Safia Sofi ouvre des portes au hasard.

Toutes les pièces se ressemblent mais chacune dans son genre. Les chambres ont au moins un lit, une parure fantaisie et une penderie, les bureaux au moins un espace de travail, un iMac G5 et une chaise, les salles de bain au moins un lavabo, un sèche-serviettes et une douche. La décoration dans chaque pièce comprend au moins un tableau et une plante en pot. Des fois il y a des bougies en plus, ou un tapis, ou une énorme sculpture de gorille en plastique.

D’après Chloé Price il y a de grandes chances que le maire de Miami possède la pierre rouge de Mars.

Après l’assassinat du roi il a ordonné à la police de démanteler le Coltrane Club 3000, de condamner les accès et de confisquer tout ce qui pouvait être considéré comme de valeur à l’intérieur.

Si la pierre était là-bas, c’est la personne la mieux placée pour l’avoir récupérée.

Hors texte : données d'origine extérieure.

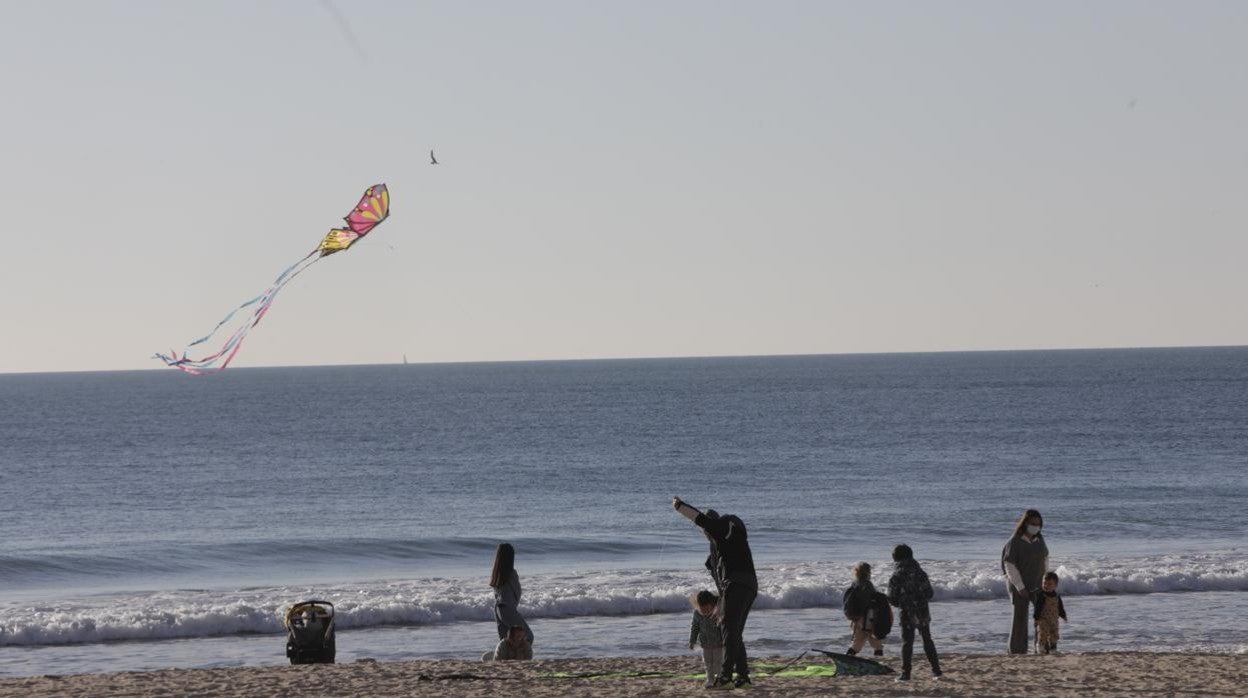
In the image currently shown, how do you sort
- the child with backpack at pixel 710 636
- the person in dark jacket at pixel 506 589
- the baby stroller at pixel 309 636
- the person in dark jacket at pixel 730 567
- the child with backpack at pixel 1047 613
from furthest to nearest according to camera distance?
1. the baby stroller at pixel 309 636
2. the child with backpack at pixel 1047 613
3. the person in dark jacket at pixel 506 589
4. the child with backpack at pixel 710 636
5. the person in dark jacket at pixel 730 567

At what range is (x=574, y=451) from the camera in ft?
223

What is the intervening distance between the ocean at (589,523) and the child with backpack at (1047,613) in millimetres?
2568

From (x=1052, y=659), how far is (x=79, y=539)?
92.8ft

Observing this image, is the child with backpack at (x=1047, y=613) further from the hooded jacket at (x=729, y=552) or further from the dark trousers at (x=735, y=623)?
the hooded jacket at (x=729, y=552)

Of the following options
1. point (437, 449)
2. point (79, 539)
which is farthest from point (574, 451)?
point (79, 539)

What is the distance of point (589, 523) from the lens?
38.9 metres

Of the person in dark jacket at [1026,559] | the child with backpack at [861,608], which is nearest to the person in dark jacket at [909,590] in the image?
the child with backpack at [861,608]

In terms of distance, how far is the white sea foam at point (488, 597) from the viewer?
2144 cm

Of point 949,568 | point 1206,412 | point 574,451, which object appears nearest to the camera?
point 949,568

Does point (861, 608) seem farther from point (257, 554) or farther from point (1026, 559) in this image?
point (257, 554)

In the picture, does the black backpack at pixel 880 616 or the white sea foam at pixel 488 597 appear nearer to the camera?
the black backpack at pixel 880 616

Safia Sofi ouvre des tiroirs, des placards, passe son regard sur des tranches de dossiers, scrute les décors des aquariums, soulève des trophées et décroche des cadres à la recherche d’une clé, d’un code ou d’un coffre.

Elle pense qu’à la place du maire elle ne cacherait jamais la pierre dans une pièce au hasard. Elle en ferait un pendentif qu’elle accrocherait à son cou, ou elle la sertirait à une bague, et on ne pourrait la lui voler que pendant son sommeil, en cassant le collier ou en coupant son doigt.

Elle pense qu’il y a tellement de bonnes cachettes.

Elle pense : la meilleure cachette c’est celle qui décourage de chercher.

Safia Sofi revient sur ses pas après s’être perdue dans un cul-de-sac et rencontre Daisuke qui a l’air de rôder comme le gardien du labyrinthe. Il dit : t’es perdue ? Je cherche les toilettes, dit Safia Sofi. Elles sont là, dit Daisuke en montrant la première porte à côté de lui.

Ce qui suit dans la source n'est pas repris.